◆ Work required:
Put every line of the entries, from the first line through the one containing "Recycled crumpled brown", into a Markdown table with the columns Row and Line, skipping blank lines and leaving out the pictures.

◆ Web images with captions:
━━━━━━━━━━

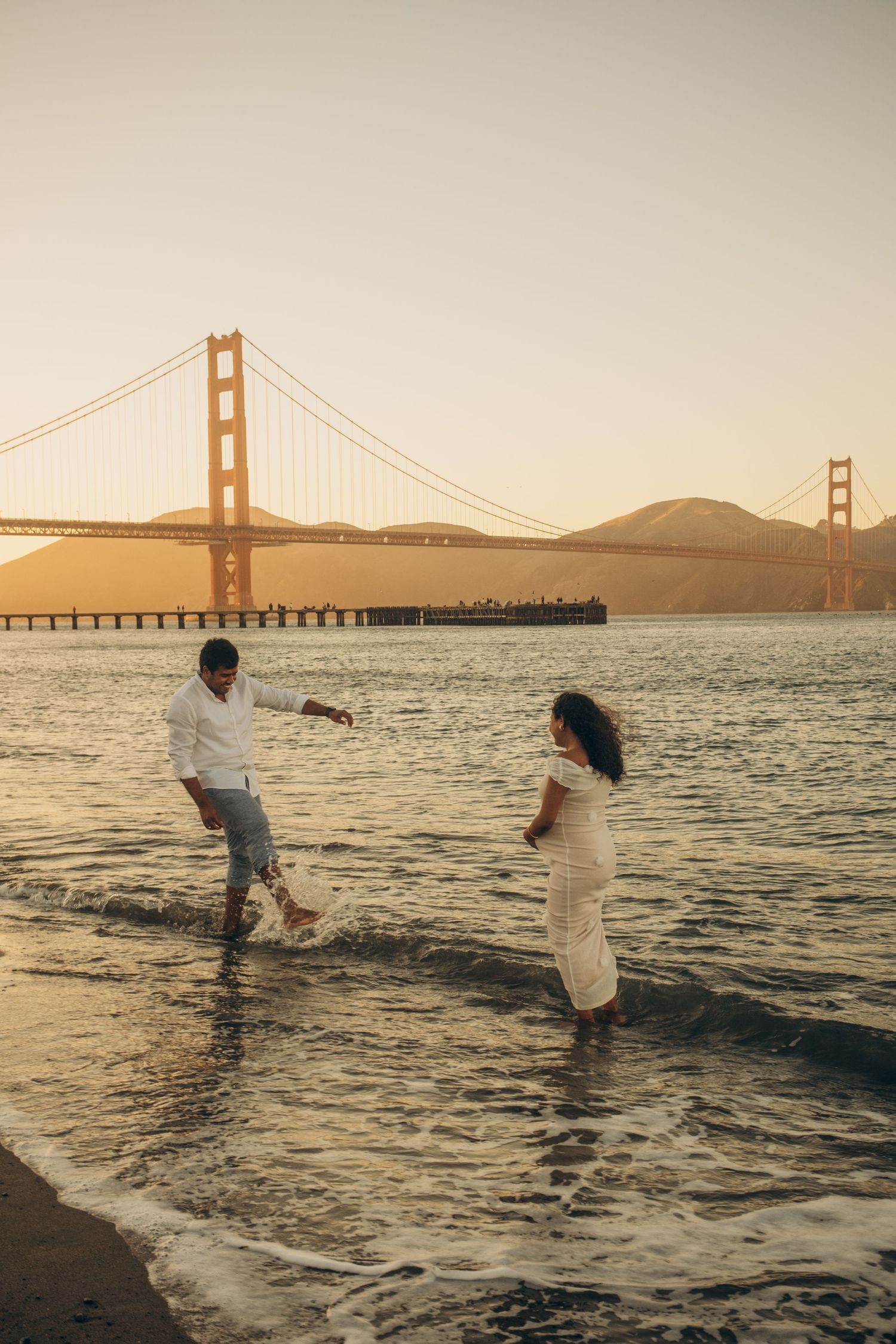 Couple splashing in the San Francisco Bay with Golden Gate Bridge in background.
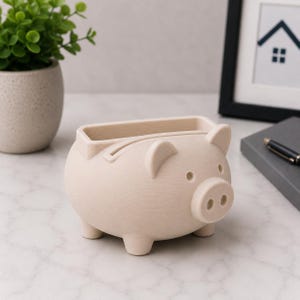 May include: A light beige piggy bank with a slot on top for inserting money. The bank has a rounded body, four small legs, and features like ears, eyes, and a snout. The bank is made of a textured material and is designed to look like a pig.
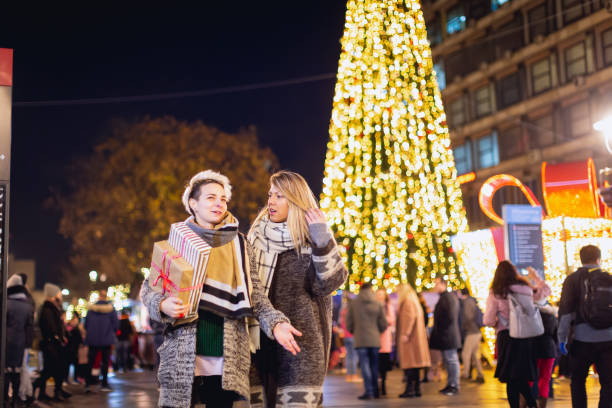 istock Lesbian couple on Christmas market 1276396866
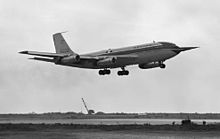 Vue latérale d'un avion volant de la gauche vers le droite de l'image ; une longue perche est visible sur la pointe avant ; le train d'atterrissage est sorti et la piste est visible en-dessous.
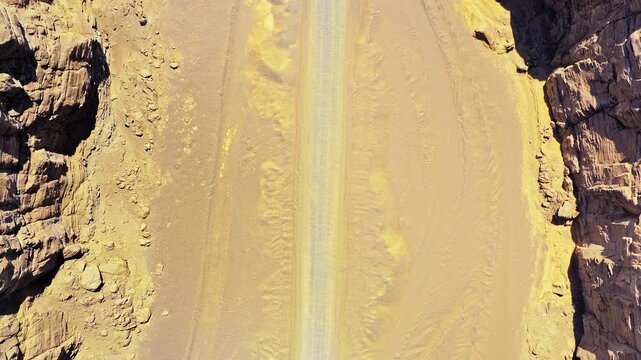 Overhead aerial view of a sandy desert road with tire tracks between rugged rock cliffs, ideal for travel, adventure, and remote landscape backgrounds.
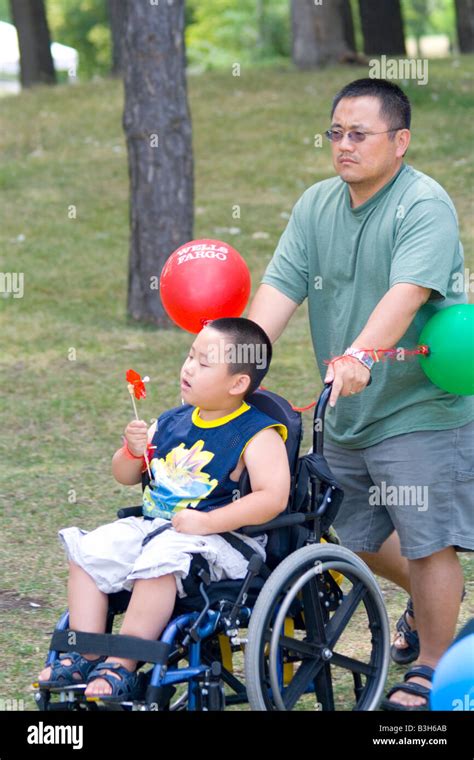 Handicapped Physically Challenged Boy Being Pushed By Dad In Wheelchair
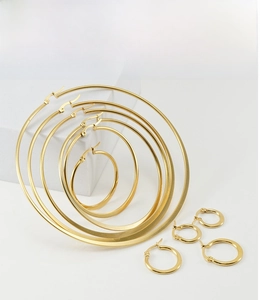 Flat gold titanium steel hoop earrings in seven various sizes for women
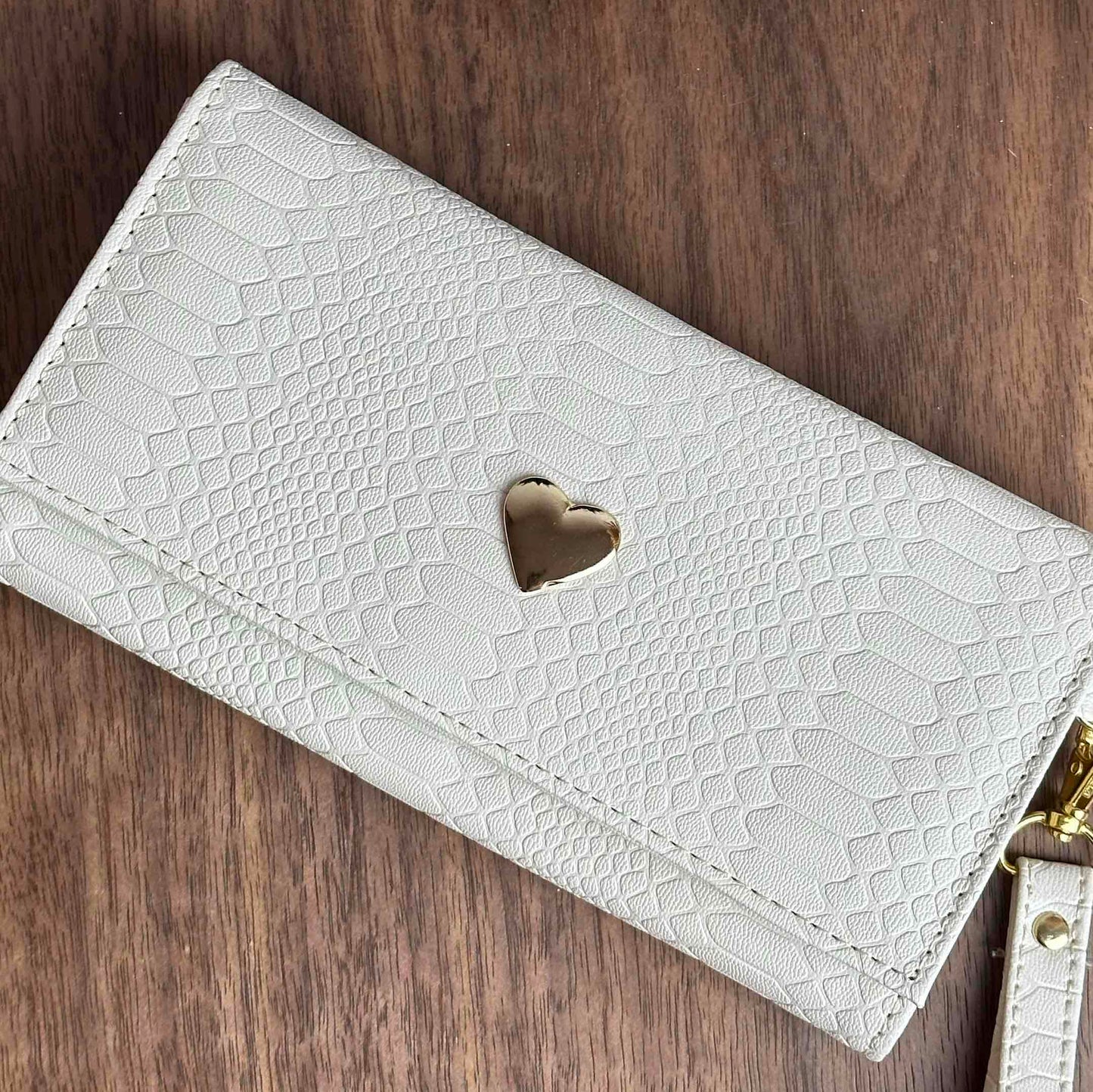 CARTERA MUÑEQUERA HUESO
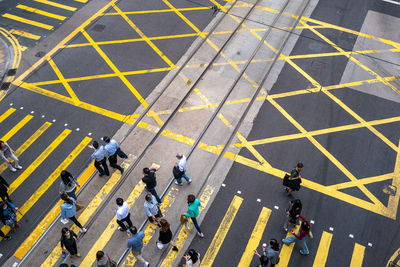 High angle view of people walking on street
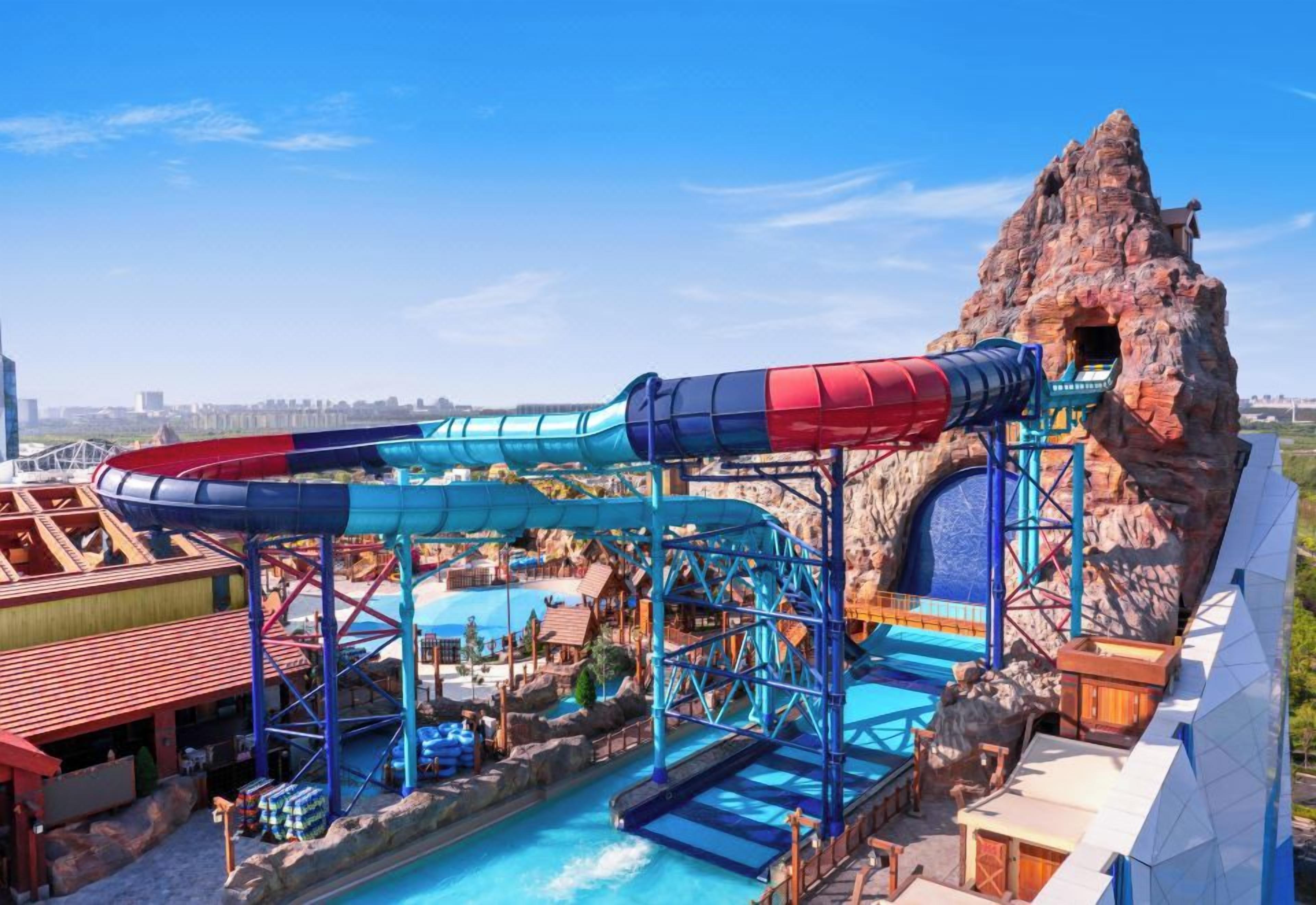 Un parque acuático con un tobogán gigante, una piscina y montañas rocosas al fondo.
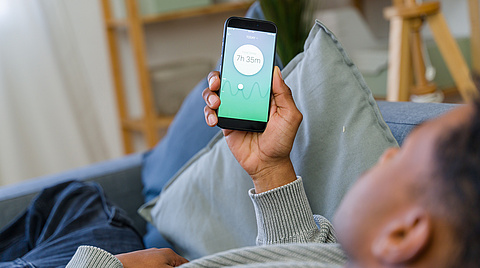 Mann schaut auf Smartphone App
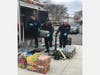 Medford Fire Department helped deliver a donation of food from BJ's in Medford to the Mystic Community Market.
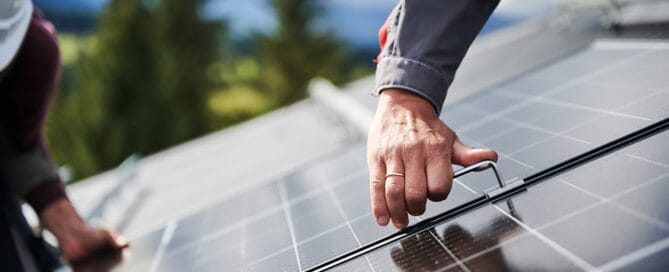 Close-up of man working on Solar PV roof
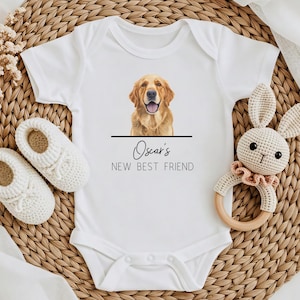 May include: A white short-sleeved baby bodysuit featuring a graphic of a golden retriever dog above a horizontal black line. Below the line, the text reads "Oscar's NEW BEST FRIEND" in black lettering. The garment has a round neckline and snaps.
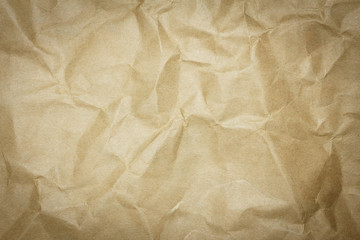 Recycled crumpled brown paper background with copy space for text or image. Dark edged.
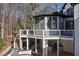 Beautiful backyard deck featuring outdoor kitchen and screened-in porch at 6701 Green Hollow Ct, Wake Forest, NC 27587
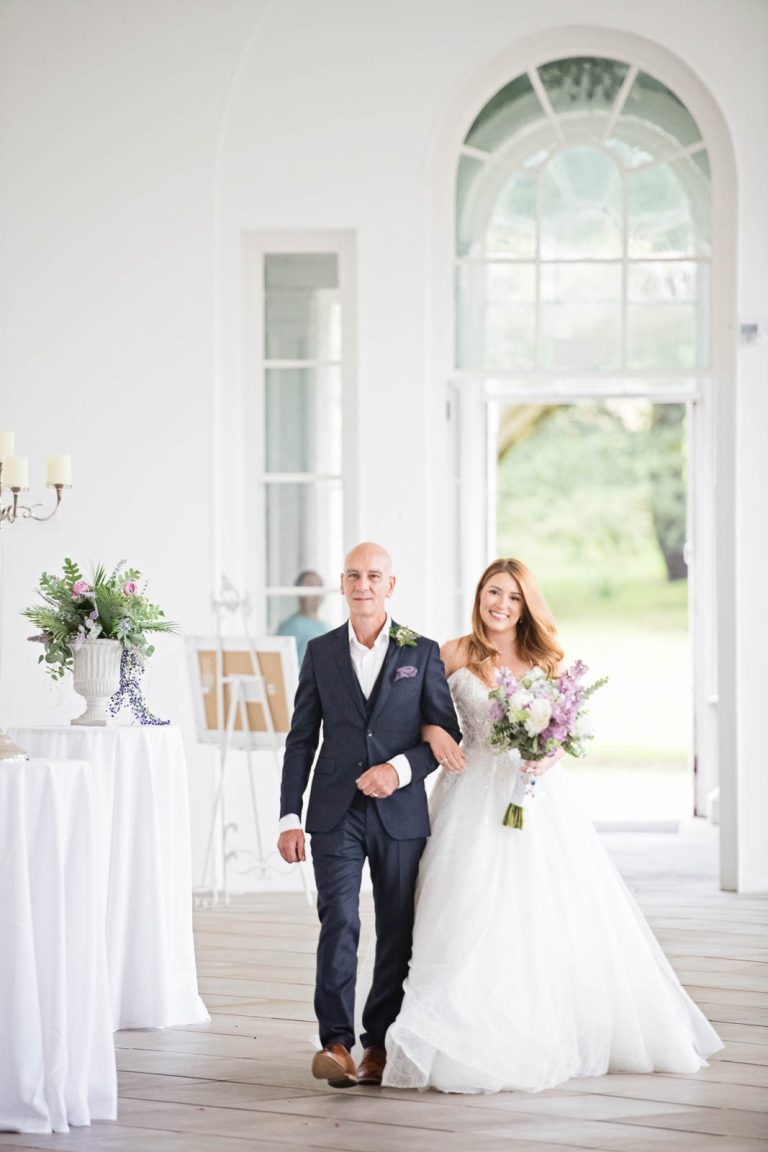 Elegant portrait photo of a bride and her dad walking down the wedding isle at Margam Country Park. Photographed by Blooming Photography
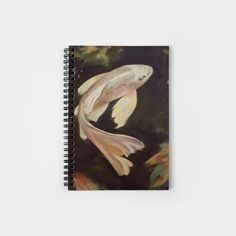 a spiral notebook with an image of a goldfish swimming in the water on a dark background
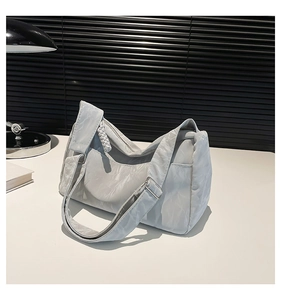Detail of light gray pleated hobo bag with wide adjustable strap and knotted detail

━━━━━━━━━━

◆ Exercise result:
| Row | Line |
|---|---|
| 1 |  Couple splashing in the San Francisco Bay with Golden Gate Bridge in background. |
| 2 |  May include: A light beige piggy bank with a slot on top for inserting money. The bank has a rounded body, four small legs, and features like ears, eyes, and a snout. The bank is made of a textured material and is designed to look like a pig. |
| 3 |  istock Lesbian couple on Christmas market 1276396866 |
| 4 |  Vue latérale d'un avion volant de la gauche vers le droite de l'image ; une longue perche est visible sur la pointe avant ; le train d'atterrissage est sorti et la piste est visible en-dessous. |
| 5 |  Overhead aerial view of a sandy desert road with tire tracks between rugged rock cliffs, ideal for travel, adventure, and remote landscape backgrounds. |
| 6 |  Handicapped Physically Challenged Boy Being Pushed By Dad In Wheelchair |
| 7 |  Flat gold titanium steel hoop earrings in seven various sizes for women |
| 8 |  CARTERA MUÑEQUERA HUESO |
| 9 |  High angle view of people walking on street |
| 10 |  Un parque acuático con un tobogán gigante, una piscina y montañas rocosas al fondo. |
| 11 |  Mann schaut auf Smartphone App |
| 12 |  Medford Fire Department helped deliver a donation of food from BJ's in Medford to the Mystic Community Market. |
| 13 |  Close-up of man working on Solar PV roof |
| 14 |  May include: A white short-sleeved baby bodysuit featuring a graphic of a golden retriever dog above a horizontal black line. Below the line, the text reads "Oscar's NEW BEST FRIEND" in black lettering. The garment has a round neckline and snaps. |
| 15 |  Recycled crumpled brown paper background with copy space for text or image. Dark edged. |